▶ PASSAGE

In this open conversation, carpenter, architect, and PhD candidate at the University of Toronto, James Bird addresses ways in which Indigenous languages like Dene rest on and support their speakers’ relationships to land.
Curated by 2019 and 2022 Biennial contributors Jane Wolff and Susan Schwartzenberg, Toronto Landscape Observatory is a collection of tools, walks, workshops, and conversations designed to help Biennial visitors recognize, acknowledge, and understand their relationships to this place—and to other people who care about it. From May 2–June 5, 2022, the Observatory will host weekly programs to investigate the surroundings of the Biennial site at 72 Perth Avenue and draw attention to processes, phenomena, and connections that often go unnoticed. In examining the land and its relationships as they are today, the Observatory looks toward a future made uncertain by local and global change, from development pressures to the climate emergency. It invites visitors to contribute their own observations to an open vocabulary for imagining possibilities that are kinder, more just, and more resilient than the status quo.
If registration for the program is at capacity, please email programmingandlearning@torontobiennial.org to be added to the waitlist.

▶ REQUIRED WORK
[a] In the passage, at what address is the Biennial site?
[b] In the passage, rewrite the stretch from "In this open" through "relationships to land.", substituting "woodworker" for "carpenter".
[c] According to the passage, what kinds of things make up the Toronto Landscape Observatory collection?

▶ DATASET CONTENT

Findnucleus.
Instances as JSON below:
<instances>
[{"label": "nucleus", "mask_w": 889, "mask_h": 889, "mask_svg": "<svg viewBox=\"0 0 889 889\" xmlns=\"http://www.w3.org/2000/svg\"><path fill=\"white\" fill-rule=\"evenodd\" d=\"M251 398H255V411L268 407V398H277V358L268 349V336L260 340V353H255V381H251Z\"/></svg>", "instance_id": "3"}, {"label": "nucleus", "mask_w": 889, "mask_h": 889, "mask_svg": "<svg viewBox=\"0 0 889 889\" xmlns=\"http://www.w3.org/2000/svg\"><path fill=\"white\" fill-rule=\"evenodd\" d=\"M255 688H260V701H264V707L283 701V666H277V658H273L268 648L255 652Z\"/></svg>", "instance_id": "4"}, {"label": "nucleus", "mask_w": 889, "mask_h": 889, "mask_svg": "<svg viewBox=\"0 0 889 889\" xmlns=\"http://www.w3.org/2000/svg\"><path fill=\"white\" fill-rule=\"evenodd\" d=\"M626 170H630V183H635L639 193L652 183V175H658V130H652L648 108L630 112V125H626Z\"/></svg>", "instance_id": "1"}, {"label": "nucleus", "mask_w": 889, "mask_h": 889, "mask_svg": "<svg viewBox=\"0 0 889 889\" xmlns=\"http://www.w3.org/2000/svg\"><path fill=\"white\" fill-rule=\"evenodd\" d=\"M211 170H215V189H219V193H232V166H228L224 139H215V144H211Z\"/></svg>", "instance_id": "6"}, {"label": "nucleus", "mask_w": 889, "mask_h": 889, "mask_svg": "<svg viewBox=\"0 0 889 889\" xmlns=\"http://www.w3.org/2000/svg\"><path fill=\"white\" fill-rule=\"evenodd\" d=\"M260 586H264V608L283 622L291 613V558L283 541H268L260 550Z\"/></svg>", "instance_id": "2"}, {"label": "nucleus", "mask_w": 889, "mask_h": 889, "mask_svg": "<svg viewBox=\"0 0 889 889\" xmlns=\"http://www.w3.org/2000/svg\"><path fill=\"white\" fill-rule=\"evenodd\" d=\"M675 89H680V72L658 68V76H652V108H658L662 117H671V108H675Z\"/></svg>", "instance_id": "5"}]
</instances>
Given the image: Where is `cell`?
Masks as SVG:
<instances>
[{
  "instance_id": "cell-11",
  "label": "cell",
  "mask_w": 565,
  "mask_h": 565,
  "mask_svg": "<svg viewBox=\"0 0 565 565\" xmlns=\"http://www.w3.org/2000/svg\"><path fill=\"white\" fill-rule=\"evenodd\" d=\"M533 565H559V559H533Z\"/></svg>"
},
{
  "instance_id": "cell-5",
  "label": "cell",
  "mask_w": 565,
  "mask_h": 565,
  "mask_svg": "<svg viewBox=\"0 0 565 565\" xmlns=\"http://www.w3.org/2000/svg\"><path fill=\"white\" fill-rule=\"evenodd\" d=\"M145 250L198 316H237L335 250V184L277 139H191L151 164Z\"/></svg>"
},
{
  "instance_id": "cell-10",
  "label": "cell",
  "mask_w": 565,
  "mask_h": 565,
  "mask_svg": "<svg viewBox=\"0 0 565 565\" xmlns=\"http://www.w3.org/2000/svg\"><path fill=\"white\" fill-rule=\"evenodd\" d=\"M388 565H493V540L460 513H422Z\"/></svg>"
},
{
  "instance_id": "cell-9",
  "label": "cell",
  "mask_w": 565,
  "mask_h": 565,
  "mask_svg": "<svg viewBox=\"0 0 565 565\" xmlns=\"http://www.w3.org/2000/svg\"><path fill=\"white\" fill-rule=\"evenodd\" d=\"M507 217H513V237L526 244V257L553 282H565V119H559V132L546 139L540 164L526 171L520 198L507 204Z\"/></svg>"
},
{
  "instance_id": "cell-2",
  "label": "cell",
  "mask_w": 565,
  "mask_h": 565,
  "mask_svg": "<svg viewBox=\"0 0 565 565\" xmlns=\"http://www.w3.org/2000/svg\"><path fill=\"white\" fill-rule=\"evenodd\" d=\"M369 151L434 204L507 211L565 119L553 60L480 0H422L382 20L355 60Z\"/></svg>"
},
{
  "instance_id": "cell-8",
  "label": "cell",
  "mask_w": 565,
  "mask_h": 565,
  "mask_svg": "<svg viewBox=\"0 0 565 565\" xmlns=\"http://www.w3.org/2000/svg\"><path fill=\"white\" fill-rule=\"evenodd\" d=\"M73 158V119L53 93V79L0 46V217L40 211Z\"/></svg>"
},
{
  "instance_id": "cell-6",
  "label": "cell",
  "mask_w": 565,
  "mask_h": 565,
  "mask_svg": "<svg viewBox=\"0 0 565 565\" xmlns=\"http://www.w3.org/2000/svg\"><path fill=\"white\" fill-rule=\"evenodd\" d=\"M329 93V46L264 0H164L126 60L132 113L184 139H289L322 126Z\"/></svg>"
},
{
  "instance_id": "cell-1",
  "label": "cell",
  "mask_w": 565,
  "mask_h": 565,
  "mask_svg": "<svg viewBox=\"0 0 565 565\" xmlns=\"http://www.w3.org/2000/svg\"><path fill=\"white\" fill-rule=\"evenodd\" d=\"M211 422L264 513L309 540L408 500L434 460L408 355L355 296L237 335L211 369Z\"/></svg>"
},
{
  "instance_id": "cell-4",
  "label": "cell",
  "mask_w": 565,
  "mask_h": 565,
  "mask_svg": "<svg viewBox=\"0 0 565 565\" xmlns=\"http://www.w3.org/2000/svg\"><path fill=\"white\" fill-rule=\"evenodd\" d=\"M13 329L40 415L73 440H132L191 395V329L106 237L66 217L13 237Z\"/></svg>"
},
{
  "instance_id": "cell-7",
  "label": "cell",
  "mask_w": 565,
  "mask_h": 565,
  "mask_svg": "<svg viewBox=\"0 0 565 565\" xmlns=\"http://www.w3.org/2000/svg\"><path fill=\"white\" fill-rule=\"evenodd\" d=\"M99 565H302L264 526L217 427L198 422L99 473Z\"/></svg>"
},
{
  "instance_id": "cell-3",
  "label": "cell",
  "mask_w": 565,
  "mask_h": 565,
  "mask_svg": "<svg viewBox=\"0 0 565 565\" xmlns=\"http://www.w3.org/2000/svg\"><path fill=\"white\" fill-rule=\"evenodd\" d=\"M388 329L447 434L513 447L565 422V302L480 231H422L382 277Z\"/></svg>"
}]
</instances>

▶ RESPONSE LIST
[a] 72 Perth Avenue

[b]
In this open conversation, woodworker, architect, and PhD candidate at the University of Toronto, James Bird addresses ways in which Indigenous languages like Dene rest on and support their speakers’ relationships to land.

[c] Tools, walks, workshops, and conversations.